Moreover, the IntraSAT-Tech team has acquired the necessary expertise to replace the wired SpW links with wireless ones (UWB or high throughput), ensuring the necessary data conversion by means of SpW-to/from-UART, SpW-to/from-PCIe, or SpW-to/from-Ethernet bridges. Two FMC SpaceWire Boards (SpW Interface) and two Xilinx Zynq UltraScale+ MPSoC ZCU102 FPGA Boards are used to ensure the connectivity and data conversion between the SpW equipment and the radio modules.
To test the performance in highly reflective environment, a satellite mockup is also available at IntraSAT-Tech.
Smart antenna systems development
IntraSAT-Tech provides the necessary know-how and infrastructure (hardware and software) for the design, development, and testing of smart antenna systems, including EM simulation and design of radiant elements, system integration, and complex algorithm development (direction finding and beamforming).
Advanced atmospheric channel modelling
Several instruments are installed at IntraSAT-Tech to monitor, record, and assess radio signal propagation in various frequency bands.
NovAtel GPStation-6, a professional GNSS receiver, is used for ionospheric scintillation and total electron content monitoring. The measured parameters can be used in the development of ionospheric propagation models for HF transmissions.
A Q/V band receiver operating at 39GHz is installed to monitor the Alphasat TDP#5 beacon, while the Davis Vantage Pro2 weather station provides precise weather information. The corelated propagation and weather data are used to develop a Q/V band channel model for the climate of Cluj-Napoca.
Radio Network Planning
Network simulation is a cost-effective way to develop the early stages of network centric systems. IntraSAT-Tech employs QualNet Developer 6.1 to design protocols, create and animate network scenarios, and analyze the performance of satellite, cellular, metropolitan, local, and sensors networks.

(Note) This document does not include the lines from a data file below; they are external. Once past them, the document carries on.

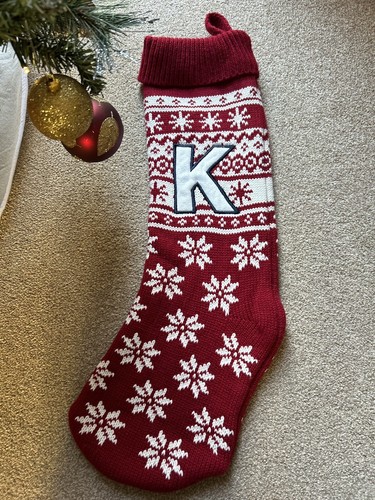 Matalan knitted christmas - matalan,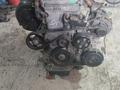 Двигатель Toyota 2Az-fe 2.4L за 700 000 тг. в Караганда – фото 3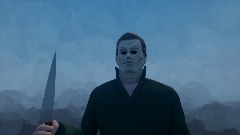 A screenshot taken in Dreams. 2 of 3.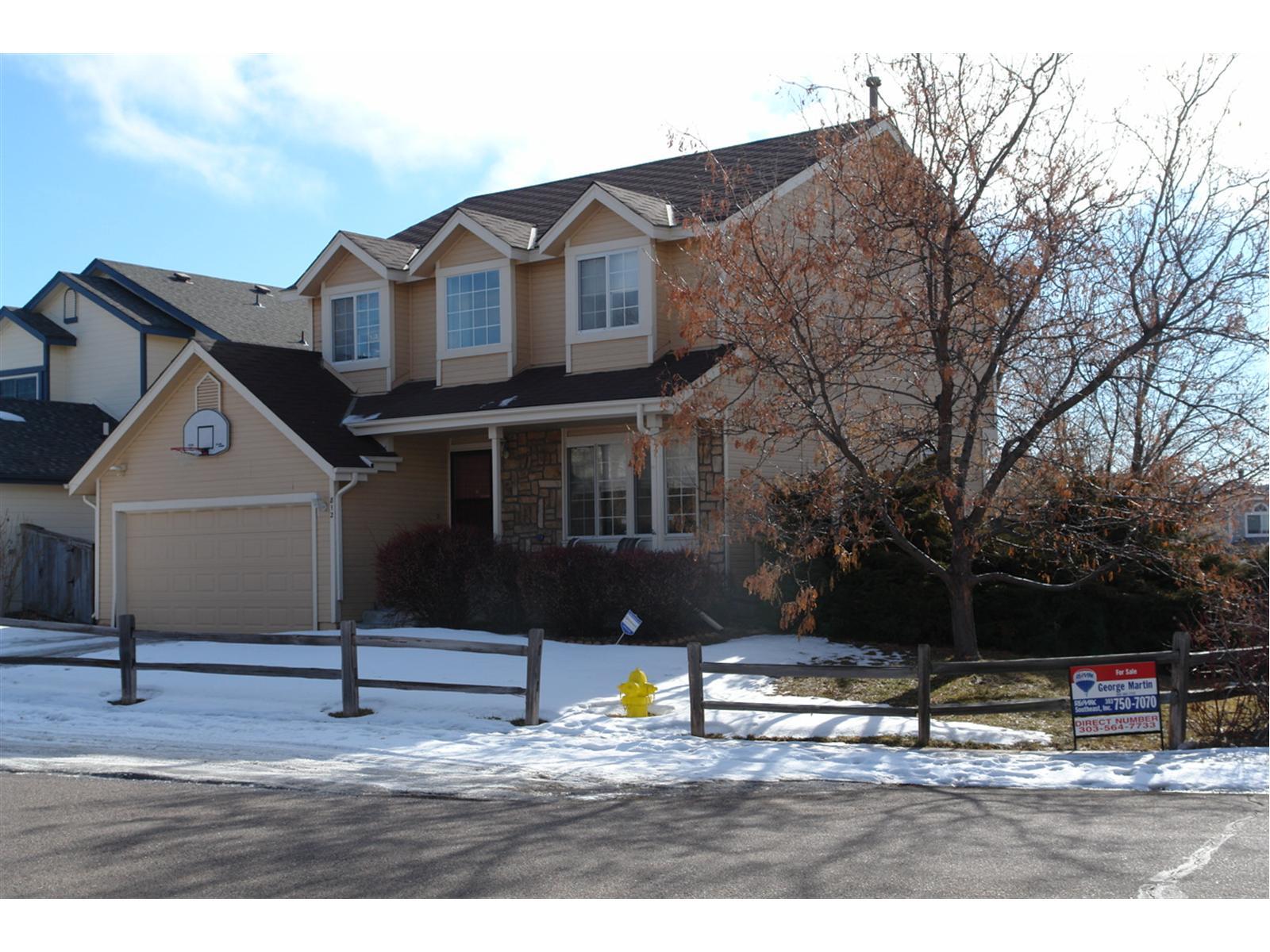 812 Thames Street Highlands Ranch, CO 80126 - Photo 1 of 1 Gallery Image 1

For a more realistic approach, EXata 4.2. network emulator is used to inject real traffic in the designed simulated networks and evaluate their behavior.
A custom satellite library is used to simulate outage events and traffic management for smart site diversity in high throughput satellite systems.
Space surveillance and tracking
In close collaboration with BITNET CCSS, IntraSAT-Tech has developed an SDR-based multifeed reception system that increases the field of view and detection probability in space surveillance and tracking. The solution can be employed for general satellite tracking or in bi-static and multi-static radar systems.
Electromagnetic Compatibility Testing
A state-of-art platform for wireless communications and RF test and measurements is available at IntraSAT-Tech including professional Rohde&Schwarz instrumentation, such as: FPC1000 Spectrum analyzer, ZVL13 Vector Network Analyzer, RTO2064 oscilloscope, RTC1002 oscilloscope, TS-EMF EMF Measurement System.